Under the conditions used in the present study, to reach a 4-log10 reduction of plasmid DNA in treated cells, means using a 20-minute incubation with a final concentration of 13.2% P3 or 2.8 M Sulfuric. The 3-log10 reduction will also be obtained with steam sterilization performed during 100 minutes at 121°C or an UV irradiation performed for 3.3 hours. Practically speaking all those conditions seem not workable, especially for chemicals. Using P3 (and mild acids such as PAA), the D-value could be decreased to a workable one, using higher incubation time (60 minutes instead of 20 minutes, for example). Regarding steam sterilization, the D-value can also be decreased using a higher temperature (134°C). Those options to decrease D-values of DNA-bd effect of disinfection methods will be the next step of our work, including also in vitro biological tests of the transforming capacity of treated samples.
Another alternative is taking advantage of synergies of combined disinfection methods. For instance, preliminary results (Fig. S4) showed that combining 10% sodium hypochlorite with a 30-minute UVC irradiation of a E. coli culture was more effective to breakdown plasmid DNA (1.3-log10 decrease) than the sum of individual effects of NaClO (0,23-log10 decrease) and a 30-min UVC irradiation (0.74-log10 decrease). Though the statistical significance of this preliminary result should be confirmed, it is supported by similar synergies reported for the combination UVC and chlorine to reduce the conjugative transfer (Lin et al. 2016) or to degrade of ARG (Liu and Hu 2020). The synergy could be explained by a better access of UV to the DNA of the bacteria destroyed by chlorine, combined with a reduced capacity of the DNA repair systems of the bacteria under double treatment.

Data section:
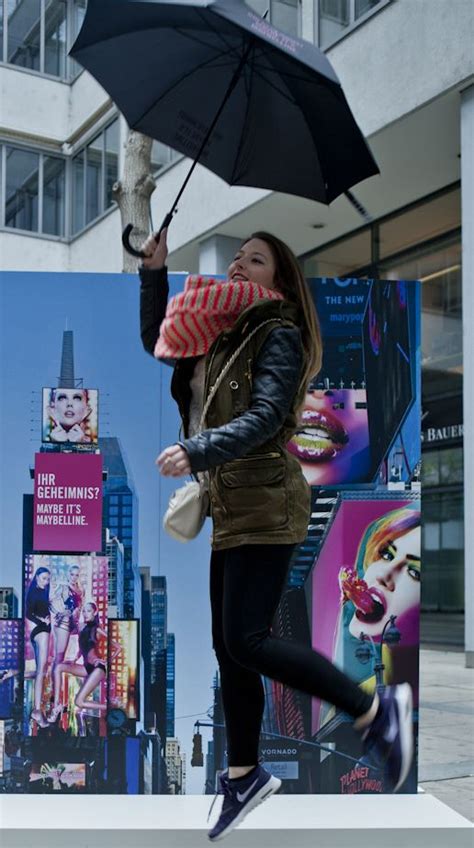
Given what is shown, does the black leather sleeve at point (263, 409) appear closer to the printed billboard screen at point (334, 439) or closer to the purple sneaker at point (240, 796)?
the purple sneaker at point (240, 796)

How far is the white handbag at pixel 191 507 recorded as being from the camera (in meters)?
2.90

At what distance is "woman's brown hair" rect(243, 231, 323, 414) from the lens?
308 cm

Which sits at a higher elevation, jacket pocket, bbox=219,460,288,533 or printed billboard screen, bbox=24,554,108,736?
jacket pocket, bbox=219,460,288,533

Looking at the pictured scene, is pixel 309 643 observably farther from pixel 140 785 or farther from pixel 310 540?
pixel 140 785

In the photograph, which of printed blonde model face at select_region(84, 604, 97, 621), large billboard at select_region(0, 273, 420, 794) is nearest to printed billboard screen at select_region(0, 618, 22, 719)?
large billboard at select_region(0, 273, 420, 794)

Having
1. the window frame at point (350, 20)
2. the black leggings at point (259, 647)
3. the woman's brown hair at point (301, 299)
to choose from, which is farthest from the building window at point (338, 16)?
the black leggings at point (259, 647)

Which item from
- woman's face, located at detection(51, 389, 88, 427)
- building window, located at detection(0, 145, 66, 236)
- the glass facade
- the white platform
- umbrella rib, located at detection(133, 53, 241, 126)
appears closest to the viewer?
umbrella rib, located at detection(133, 53, 241, 126)

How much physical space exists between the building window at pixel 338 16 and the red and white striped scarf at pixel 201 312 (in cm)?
1062

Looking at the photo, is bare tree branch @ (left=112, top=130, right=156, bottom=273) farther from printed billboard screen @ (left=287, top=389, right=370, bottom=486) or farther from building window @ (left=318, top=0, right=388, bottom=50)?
building window @ (left=318, top=0, right=388, bottom=50)

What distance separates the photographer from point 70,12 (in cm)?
2084

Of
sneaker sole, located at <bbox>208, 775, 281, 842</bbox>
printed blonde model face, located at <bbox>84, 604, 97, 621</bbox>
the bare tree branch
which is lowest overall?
sneaker sole, located at <bbox>208, 775, 281, 842</bbox>

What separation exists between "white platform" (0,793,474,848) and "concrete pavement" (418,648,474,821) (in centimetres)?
94

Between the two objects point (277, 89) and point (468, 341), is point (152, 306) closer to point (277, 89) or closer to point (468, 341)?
point (277, 89)

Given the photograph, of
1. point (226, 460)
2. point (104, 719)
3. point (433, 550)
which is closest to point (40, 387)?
point (104, 719)
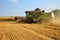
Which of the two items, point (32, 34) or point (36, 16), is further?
point (36, 16)

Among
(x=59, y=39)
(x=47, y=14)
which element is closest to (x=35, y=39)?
(x=59, y=39)

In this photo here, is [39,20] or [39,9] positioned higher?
[39,9]

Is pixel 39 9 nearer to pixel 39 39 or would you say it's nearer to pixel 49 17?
pixel 49 17

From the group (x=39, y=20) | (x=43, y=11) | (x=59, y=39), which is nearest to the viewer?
(x=59, y=39)

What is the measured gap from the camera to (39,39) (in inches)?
414

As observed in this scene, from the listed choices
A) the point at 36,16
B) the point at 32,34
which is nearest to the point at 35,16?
the point at 36,16

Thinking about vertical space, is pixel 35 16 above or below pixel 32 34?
above

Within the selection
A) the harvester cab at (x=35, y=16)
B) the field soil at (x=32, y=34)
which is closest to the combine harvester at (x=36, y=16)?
the harvester cab at (x=35, y=16)

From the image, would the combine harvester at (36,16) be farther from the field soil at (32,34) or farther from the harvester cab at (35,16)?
the field soil at (32,34)

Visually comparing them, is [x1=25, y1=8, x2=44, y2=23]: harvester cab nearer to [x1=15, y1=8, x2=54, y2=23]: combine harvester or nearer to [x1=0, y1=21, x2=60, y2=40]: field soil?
[x1=15, y1=8, x2=54, y2=23]: combine harvester

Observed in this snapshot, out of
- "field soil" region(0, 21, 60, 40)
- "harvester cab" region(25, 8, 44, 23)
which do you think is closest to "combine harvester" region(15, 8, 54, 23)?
"harvester cab" region(25, 8, 44, 23)

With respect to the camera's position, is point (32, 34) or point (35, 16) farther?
point (35, 16)

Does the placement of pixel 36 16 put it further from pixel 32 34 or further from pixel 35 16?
pixel 32 34

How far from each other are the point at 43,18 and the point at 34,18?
2.14 m
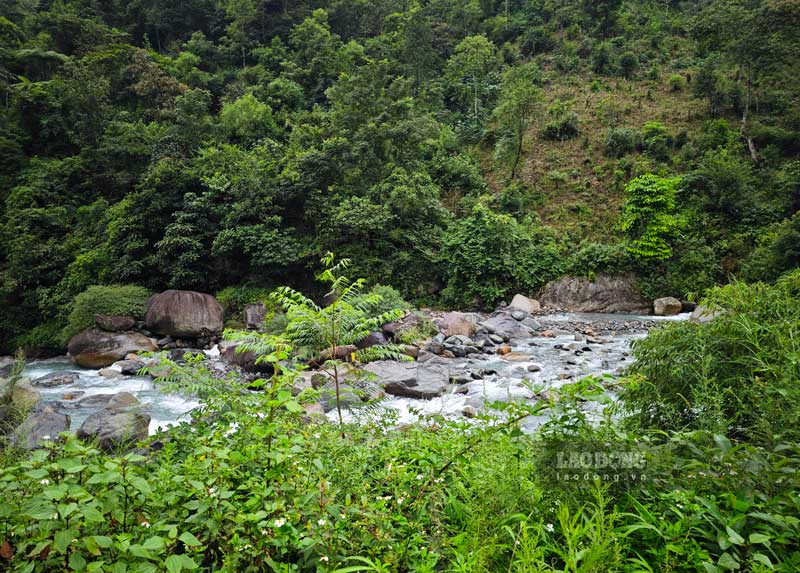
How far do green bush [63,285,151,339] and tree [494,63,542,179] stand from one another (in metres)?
21.3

What this task involves: Copy verbatim the part of the DNA disinfection passage that opens with the words containing "Another alternative is" and closes with "under double treatment.". The records are separate material, unrelated to the DNA disinfection passage.

Task solution:
Another alternative is taking advantage of synergies of combined disinfection methods. For instance, preliminary results (Fig. S4) showed that combining 10% sodium hypochlorite with a 30-minute UVC irradiation of a E. coli culture was more effective to breakdown plasmid DNA (1.3-log10 decrease) than the sum of individual effects of NaClO (0,23-log10 decrease) and a 30-min UVC irradiation (0.74-log10 decrease). Though the statistical significance of this preliminary result should be confirmed, it is supported by similar synergies reported for the combination UVC and chlorine to reduce the conjugative transfer (Lin et al. 2016) or to degrade of ARG (Liu and Hu 2020). The synergy could be explained by a better access of UV to the DNA of the bacteria destroyed by chlorine, combined with a reduced capacity of the DNA repair systems of the bacteria under double treatment.